Strange I2C command sequence in the datasheet
I suspect this part :
0x3D 0x06 (Read all 6 bytes)
What does it mean exactly?
Good question. I haven't used that specific compass IC, but from I2C knowledge, that command makes no sense.
0x3D is the compass 8-bit I2C Read address, meaning that as soon as the I2C Slave device (i.e. here, the compass) ACKs its address, it has control of the bus - the I2C Master cannot send another byte (i.e. here, the
0x06) if the Master correctly follows the I2C specification.
I did a quick search and none of the code samples I found for this device, use that I2C sequence.

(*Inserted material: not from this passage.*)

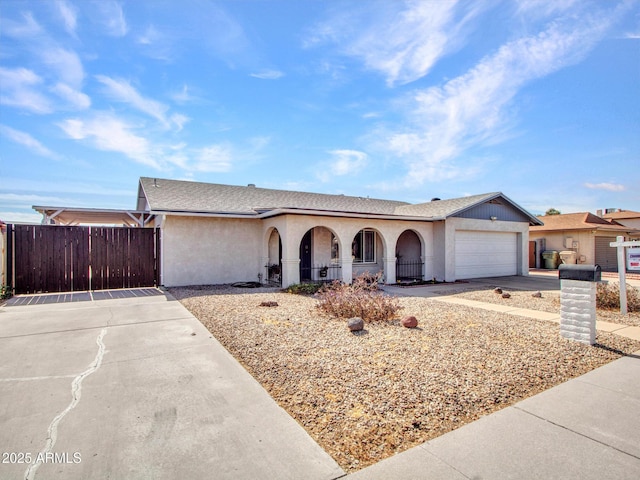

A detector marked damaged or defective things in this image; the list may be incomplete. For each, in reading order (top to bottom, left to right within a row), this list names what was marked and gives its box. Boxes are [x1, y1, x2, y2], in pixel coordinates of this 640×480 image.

crack in concrete [24, 328, 107, 478]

At least one person claimed that attempting that command caused a hang - perhaps attempting this invalid I2C sequence caused the code running on their MCU master to hang.

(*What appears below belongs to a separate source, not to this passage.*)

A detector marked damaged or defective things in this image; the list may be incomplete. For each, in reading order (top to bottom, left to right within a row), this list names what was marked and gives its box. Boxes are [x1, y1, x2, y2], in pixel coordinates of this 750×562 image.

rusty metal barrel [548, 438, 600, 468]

See the next point for the suggested command sequence.
Or we only need to provide the first register address and the I2C takes care of the next registers?
Almost - you do an I2C transaction to write the address of the first register you want to read. That is why you see the suggestion:
... before reading the 6 data registers.
Then this device implements auto-incrementing of the register address for the subsequent reads. This behaviour is optional in the I2C specification, so don't assume that "I2C takes care" of this on every device - read the device datasheet (and some sample code) to see the specifics. For example, this device's datasheet says:
To clock out the new data, send:
0x3D, and clock out DXRA, DXRB, DZRA, DZRB, DYRA, and DYRB located in registers 3 through 8. The HMC5883L will automatically re-point back to register 3 for the next 0x3D query. All six data registers must be read properly before new data can be placed in any of these data registers.
In my search, I didn't see any examples where the code relies on the claimed internal register pointer "re-pointing" back to register 3 mentioned in that part of the datasheet. I even found a note which explicitly says that such behaviour does not happen on the HMC5883L, although it did on the older HMC5843. Therefore I would not rely on this sentence in the datasheet. Instead I would repeat the "Send
0x3C 0x03" sequence before each "loop" of reading all 6 data registers, as shown in the "continuous measurement" example loop in the datasheet.
Is there an simplified example code?
I found lots of code examples in a quick search, mainly aimed at Arduino usage, but it's just I2C, so it can be ported to another platform, if needed.
One final point: It isn't clear if you are using a ready-made PCB module which you bought somewhere, or the PCB is your own design. Especially if this is your design, note that this type of device causes relatively large, short duration, power consumption spikes from its required capacitors (C1 and C2 in the datasheet schematic). Therefore the PCB layout and those capacitors are critical to reliable operation. Again, there is advice in the datasheet.